In Oct. 2021, the CSSDP developed an anonymous 15-question survey about the perception and consumption of substances by the Concordia student body. The survey was aimed at gaining a deeper insight into how to deliver substance use education to students. A document sent to The Concordian from the CSSPD highlights that, among the 350 respondents, 60.3 per cent said they considered drug education on campus to be extremely important.
According to CSSDP member Alice Gendron, the data demonstrated a change in students’ perception of drug use and a greater openness to discussing the topic.
“The thing that is changing is maybe how open people are with talking about their substance use,” said Gendron. “There seems to be a progression in how open people are and that’s really something we focus on a lot as an organization because the more people are isolated in their consumption, that’s when issues can arise.”
Concordia student and substance analyst at CACTUS Philippe Lavoie said that opening this conversation is a way for people to start consuming more sensibly and in safer environments. CACTUS is a Montreal-based organization centered around harm reduction and prevention of sexually transmitted and blood borne infections.
“Especially with the rise of opioid overdose, I think people are thinking we should talk about this situation,” said Lavoie. “I think youth are feeling more empowered, and groups like CSSDP really help people feel safe to talk about it and exchange ideas.”
CSSPD member João Barbosa emphasized that naloxone kits are available for free at any pharmacy for everyone in Quebec.
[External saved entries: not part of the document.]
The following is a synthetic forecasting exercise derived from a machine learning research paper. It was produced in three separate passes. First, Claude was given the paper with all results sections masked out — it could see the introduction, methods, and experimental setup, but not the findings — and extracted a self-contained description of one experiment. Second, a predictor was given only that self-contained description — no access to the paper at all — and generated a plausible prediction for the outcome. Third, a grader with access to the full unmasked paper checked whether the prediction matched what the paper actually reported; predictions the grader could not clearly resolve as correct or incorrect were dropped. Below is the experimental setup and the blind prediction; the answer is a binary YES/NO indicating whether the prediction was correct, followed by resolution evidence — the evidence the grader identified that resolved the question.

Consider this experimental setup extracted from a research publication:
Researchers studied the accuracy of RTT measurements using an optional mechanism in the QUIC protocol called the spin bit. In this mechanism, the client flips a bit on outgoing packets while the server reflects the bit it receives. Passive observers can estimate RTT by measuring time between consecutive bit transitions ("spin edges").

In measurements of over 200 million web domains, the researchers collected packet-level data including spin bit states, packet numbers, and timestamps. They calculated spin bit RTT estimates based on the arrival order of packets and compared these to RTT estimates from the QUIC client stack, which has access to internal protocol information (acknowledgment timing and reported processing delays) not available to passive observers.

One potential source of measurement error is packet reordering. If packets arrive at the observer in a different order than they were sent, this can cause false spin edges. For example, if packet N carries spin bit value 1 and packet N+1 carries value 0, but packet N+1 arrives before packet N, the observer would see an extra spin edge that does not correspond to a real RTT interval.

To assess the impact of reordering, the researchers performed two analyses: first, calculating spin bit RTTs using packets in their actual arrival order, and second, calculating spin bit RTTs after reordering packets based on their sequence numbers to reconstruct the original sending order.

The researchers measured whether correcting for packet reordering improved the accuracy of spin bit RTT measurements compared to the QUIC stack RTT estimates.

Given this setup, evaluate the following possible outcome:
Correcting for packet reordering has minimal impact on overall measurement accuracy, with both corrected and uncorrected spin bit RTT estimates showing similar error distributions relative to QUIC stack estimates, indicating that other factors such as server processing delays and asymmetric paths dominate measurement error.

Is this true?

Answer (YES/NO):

“The most important thing is to learn how to use it because people might be afraid to administer it,” said Barbosa. “We want to help people to learn to recognize an overdose, and how to act in such a situation.”
The CSSPD also offers a substance analysis service to test substances for potential contamination with opioids such as Fentanyl. For Lavoie, this is an important harm reduction tool as the amount of street drugs that are laced with Fentanyl or Benzodiazepine rises.
“It’s part of consuming sensibly to know what you consume,” said Lavoie. “The fact of knowing what’s in it, you can better assess the risks. Knowing the different cutting agents allow us to give better harm reduction tips as well.”
Individuals that are interested in free, anonymous drug testing are encouraged to go to the CACTUS checkpoint at 1300 rue Sanguinet or to the CSSPD on Fridays from 12 a.m. to 4 p.m. at Le Frigo Vert.
Harm reduction organizations in Montreal include CACTUS, which offers supervised injection sites throughout the island, Groupe de Recherche et d’Intervention Psychosociale , a mobile drug-checking service, Dopamine in Hochelaga-Maisonneuve as well as Spectre de rue.
On campus, the Recovery and Wellness Community Centre offers resources for Concordia students who have experienced addiction and/or are in recovery.
A previous version of this article stated that the CSSPD partnered with CACTUS for the training. This was incorrect.